Comme son maître !
Par Christine Fontaine
La formation des disciples
« En ce temps-là Jésus disait à ses disciples… »
Jésus ne parle pas aux foules, mais à ceux qui le suivent depuis déjà un certain temps. Il leur dit : « Le disciple n’est pas au-dessus du maître ; mais une fois bien formé, chacun sera comme son maître. » Autrement dit Jésus parle à des personnes qu’il veut former et il leur parle de leur formation.
Dans cet évangile, Jésus parle donc à quiconque aujourd’hui veut être son disciple, qu’il soit prêtre ou laïc. Il veut assurer lui-même leur formation et, pour cela, il n’y va vraiment pas de main morte. Il les traite – il nous traite – d’aveugles qui prétendent conduire les autres alors que nous tombons et faisons tomber ceux qui nous suivent dans un trou. Il nous traite d’hypocrites qui prétendons enlever la paille de l’œil d’un frère sans voir la poutre qui est dans le nôtre. Il dénonce la déformation qui guette toute personne prétendant être son disciple. Pour nous bien former, il nous montre comment nous déformons son message.
La déformation des disciples
La position d’un disciple comporte deux faces : l’une tournée vers le maître dont il reçoit les enseignements, l’autre vers les foules auxquelles il aura à son tour à diffuser cet enseignement. Les disciples sont plus proches du maître que les foules puisque Jésus leur parle en particulier. Ils en connaissent normalement sur Jésus plus que les autres. Face à ses disciples, Jésus se reconnaît leur maître. Il est bien dans la position d’un enseignant qui veut instruire quelques-uns plus que la foule des autres. À ceux qu’il a choisis parmi tous les autres, il déclare : « Le disciple n’est pas au-dessus du maître ; mais une fois bien formé, chacun sera comme son maître. » La maîtrise qu’il désire exercer sur ses disciples a pour finalité que chacun devienne comme lui. Il désire que chacun de ses disciples découvre qu’il possède aux yeux du Père des cieux une égale dignité : celle d’être fils ou fille de Dieu autant que lui. La maîtrise de Jésus s’exerce pour susciter un peuple de frères dont l’esprit se diffuse à l’humanité entière.

=-=-=

Consigne A: Recopiez à l'identique les lignes des enregistrements, de celle qui contient « Which is closest to [40,290] when comparing » jusqu'à la fin des enregistrements, ces deux bornes comprises. Laissez les images de côté dans votre réponse.

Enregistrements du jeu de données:
=-=-=

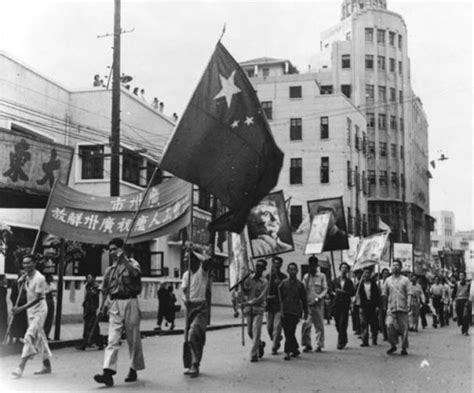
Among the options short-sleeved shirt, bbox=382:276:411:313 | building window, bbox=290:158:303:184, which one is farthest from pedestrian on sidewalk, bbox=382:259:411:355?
building window, bbox=290:158:303:184

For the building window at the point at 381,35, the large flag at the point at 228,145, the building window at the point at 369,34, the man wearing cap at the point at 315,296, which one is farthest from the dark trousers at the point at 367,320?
the building window at the point at 381,35

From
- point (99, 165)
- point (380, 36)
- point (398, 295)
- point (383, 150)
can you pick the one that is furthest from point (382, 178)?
point (398, 295)

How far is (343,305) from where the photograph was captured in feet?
51.6

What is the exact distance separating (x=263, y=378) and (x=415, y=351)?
5358 millimetres

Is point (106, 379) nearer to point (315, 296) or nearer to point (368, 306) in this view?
point (315, 296)

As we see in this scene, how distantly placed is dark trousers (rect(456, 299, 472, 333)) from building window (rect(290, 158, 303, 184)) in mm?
35195

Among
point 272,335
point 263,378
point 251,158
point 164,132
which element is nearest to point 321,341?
point 272,335

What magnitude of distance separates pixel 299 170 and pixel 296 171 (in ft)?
0.79

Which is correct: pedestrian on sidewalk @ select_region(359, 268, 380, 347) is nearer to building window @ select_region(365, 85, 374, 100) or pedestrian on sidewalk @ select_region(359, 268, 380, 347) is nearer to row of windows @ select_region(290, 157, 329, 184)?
row of windows @ select_region(290, 157, 329, 184)

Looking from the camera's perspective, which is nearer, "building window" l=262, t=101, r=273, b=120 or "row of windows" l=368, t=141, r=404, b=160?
"building window" l=262, t=101, r=273, b=120

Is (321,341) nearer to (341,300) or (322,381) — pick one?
(341,300)

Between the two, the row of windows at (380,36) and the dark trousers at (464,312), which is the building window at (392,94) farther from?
the dark trousers at (464,312)

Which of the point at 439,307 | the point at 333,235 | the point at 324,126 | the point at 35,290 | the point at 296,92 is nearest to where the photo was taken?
the point at 35,290

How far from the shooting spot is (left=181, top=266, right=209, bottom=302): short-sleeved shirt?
10477 millimetres
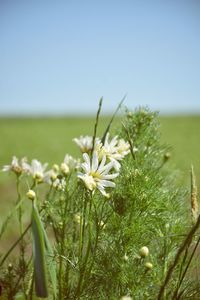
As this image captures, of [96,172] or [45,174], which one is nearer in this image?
[96,172]

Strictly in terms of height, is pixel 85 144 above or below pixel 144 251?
above

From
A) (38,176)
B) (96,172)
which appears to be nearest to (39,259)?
(96,172)

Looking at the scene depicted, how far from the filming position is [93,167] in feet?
3.47

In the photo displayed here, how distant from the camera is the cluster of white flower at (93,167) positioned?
40.3 inches

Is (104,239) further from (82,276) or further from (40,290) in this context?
(40,290)

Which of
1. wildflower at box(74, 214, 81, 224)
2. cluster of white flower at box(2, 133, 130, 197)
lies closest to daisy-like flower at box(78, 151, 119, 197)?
cluster of white flower at box(2, 133, 130, 197)

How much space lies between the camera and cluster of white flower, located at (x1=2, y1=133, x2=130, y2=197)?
1024 millimetres

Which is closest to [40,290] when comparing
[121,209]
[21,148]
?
[121,209]

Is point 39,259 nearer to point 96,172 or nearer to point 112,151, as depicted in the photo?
point 96,172

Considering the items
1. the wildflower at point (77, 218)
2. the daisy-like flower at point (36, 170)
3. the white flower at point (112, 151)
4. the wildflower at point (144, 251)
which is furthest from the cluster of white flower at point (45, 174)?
the wildflower at point (144, 251)

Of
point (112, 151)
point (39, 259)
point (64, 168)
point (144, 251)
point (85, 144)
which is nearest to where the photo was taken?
point (39, 259)

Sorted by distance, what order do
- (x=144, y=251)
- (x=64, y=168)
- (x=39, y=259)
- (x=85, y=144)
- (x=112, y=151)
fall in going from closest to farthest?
1. (x=39, y=259)
2. (x=144, y=251)
3. (x=112, y=151)
4. (x=64, y=168)
5. (x=85, y=144)

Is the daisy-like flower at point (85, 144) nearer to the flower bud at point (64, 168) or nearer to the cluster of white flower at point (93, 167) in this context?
the cluster of white flower at point (93, 167)

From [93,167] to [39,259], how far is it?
A: 0.90 ft
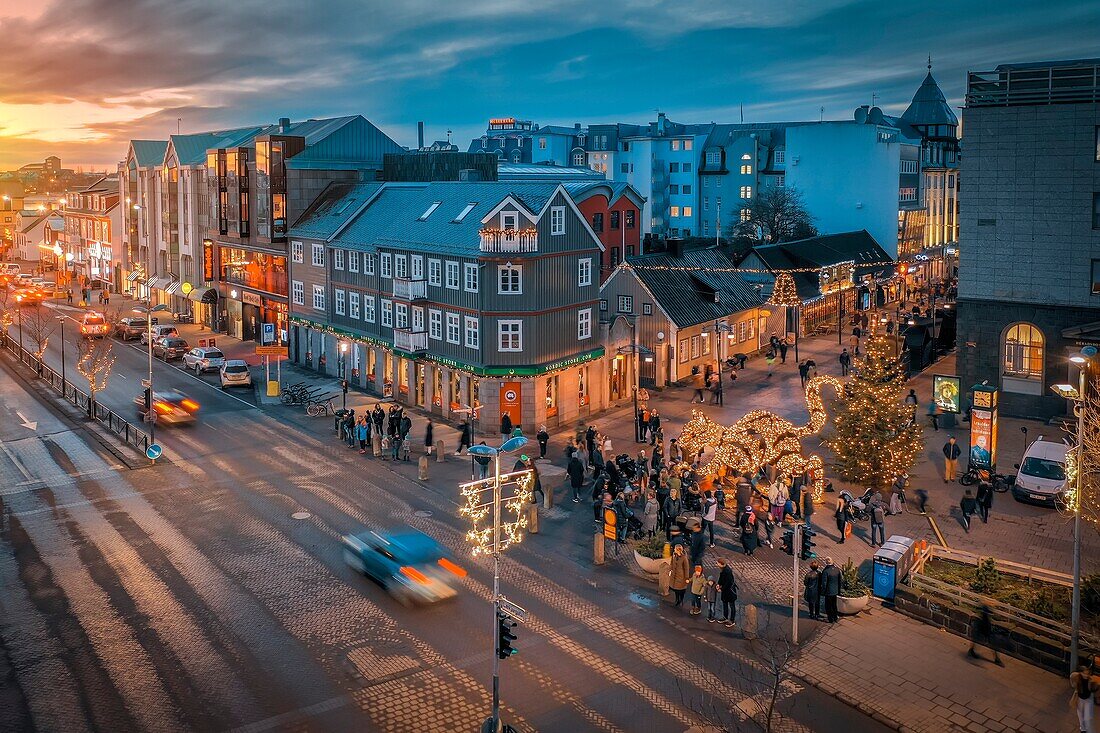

=-=-=

Consigne B: Résumez en deux phrases le texte sur la formation des disciples.

Réponse attendue A:
Which is closest to [40,290] when comparing
[121,209]
[21,148]
?
[121,209]

Is point 39,259 nearer to point 96,172 or nearer to point 112,151, as depicted in the photo?
point 96,172

Considering the items
1. the wildflower at point (77, 218)
2. the daisy-like flower at point (36, 170)
3. the white flower at point (112, 151)
4. the wildflower at point (144, 251)
which is furthest from the cluster of white flower at point (45, 174)?
the wildflower at point (144, 251)

Of
point (112, 151)
point (39, 259)
point (64, 168)
point (144, 251)
point (85, 144)
which is nearest to where the photo was taken?
point (39, 259)

Sorted by distance, what order do
- (x=144, y=251)
- (x=64, y=168)
- (x=39, y=259)
- (x=85, y=144)
- (x=112, y=151)
fall in going from closest to farthest?
1. (x=39, y=259)
2. (x=144, y=251)
3. (x=112, y=151)
4. (x=64, y=168)
5. (x=85, y=144)

Is the daisy-like flower at point (85, 144) nearer to the flower bud at point (64, 168) or nearer to the cluster of white flower at point (93, 167) in this context?
the cluster of white flower at point (93, 167)

From [93,167] to [39,259], how far is it?
A: 0.90 ft

Réponse attendue B: Jésus s'adresse à ses disciples pour assurer lui-même leur formation et dénonce la déformation qui les guette, les traitant d'aveugles et d'hypocrites. Sa maîtrise vise à ce que chacun devienne comme lui, en découvrant sa dignité de fils ou fille de Dieu, pour susciter un peuple de frères dont l'esprit se diffuse à l'humanité entière.